··· Page text ···

I just verified it on mine. The blue LED lit up after I clicked on "Live-TV" on DRA. I was able to change to an OTA cannel and watch it on my computer. Of course there are more direct ways of doing that, and without a Sling adapter. An OTA tuner for your computer can be purchased for less than $99, but some cost more.


----------



## cabman

My Sling adapter has never worked. It always says it is "booting." Will it ever finish booting or is something wrong?


----------



## srrobinson2

I have a 722 receiver with sling adapter connected directly to fiber connection (no modem/router). It leases public IP address and works with DishOnline via PC, but it will not work with iPhone app (Verizon iPhone 4). 

I called tech support.. No joy there. They are stumped. Thoughts?

Btw, tried using an ipod touch with same negative result.


----------



## tcatdbs

I ordered my Adapter 3 days ago and got it today. Went online and was able to watch in highest quality (have fast TWC connection, 25/1 Mbps), looked flawless. I then installed the Dish Remote app on my Optimus-V with home WiFi, and connected and looked great on Standard quality ("great" being relative.... 3" screen compared to 22" PC screen, compared to 50" plasma). Will test 3G connection tomorrow, don't expect much there. This looks much better than Neflix on my phone, about the same on a PC, although is much slower to start up than Netflix.

Went online and the rebate request button had been added, clicked 2 buttons and got "Your reward has successfully been redeemed..." I'm one happy camper! 

edit: Doesn't work so well on 3G. I currently have .75/.5 Mbps and I can access shows, but it doesn't stream well (at all).


----------



## apinkel

srrobinson2 said:


> I have a 722 receiver with sling adapter connected directly to fiber connection (no modem/router). It leases public IP address and works with DishOnline via PC, but it will not work with iPhone app (Verizon iPhone 4).
> 
> I called tech support.. No joy there. They are stumped. Thoughts?
> 
> Btw, tried using an ipod touch with same negative result.


When you say it will not work, are you able to sign in but the streaming doesn't work or are you even able to sign in?


----------



## rafale2010

I recently connected the Sling adapter to my 722 receiver. It works fine when my device (computer or Android Phone) is connected to the same wifi/wired network as the dish receiver. The problem appears when I'm try to access it while on the road from say Hotel or work wifi. When I try through phone, I get:
"Connection Failed, Please make sure that Dish receiver and Android device are connected to Internet",

but when I try on my PC, it is more descriptive and says:
" You were streaming from your device, but streaming was interrupted. (Error 44) (40).

··· Dataset excerpt ···

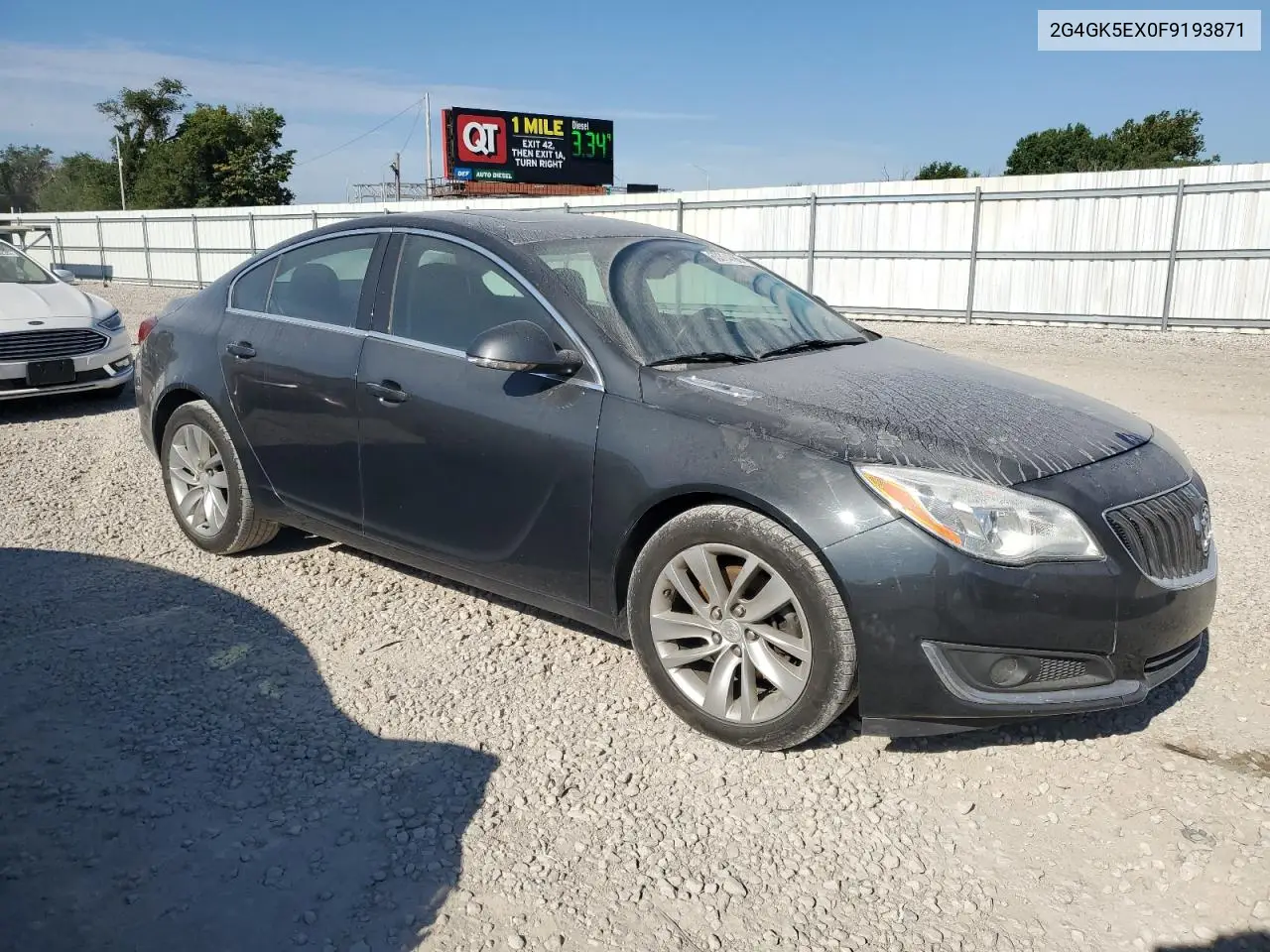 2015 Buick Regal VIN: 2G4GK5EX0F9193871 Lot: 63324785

···

■ **Written task**
Using the forum thread about the Sling adapter, decide whether each statement agrees with it: 1. The 722 receiver wired directly to a fiber connection worked with the iPhone app. 2. The adapter streamed poorly over a 3G connection for the poster using an Optimus-V. 3. Every OTA tuner for a computer costs less than $99. For each statement, answer yes or no and quote the words from the thread that decide it.

■ **Expected output**
1. No: "it will not work with iPhone app (Verizon iPhone 4)"
2. Yes: "Doesn't work so well on 3G."
3. No: "An OTA tuner for your computer can be purchased for less than $99, but some cost more."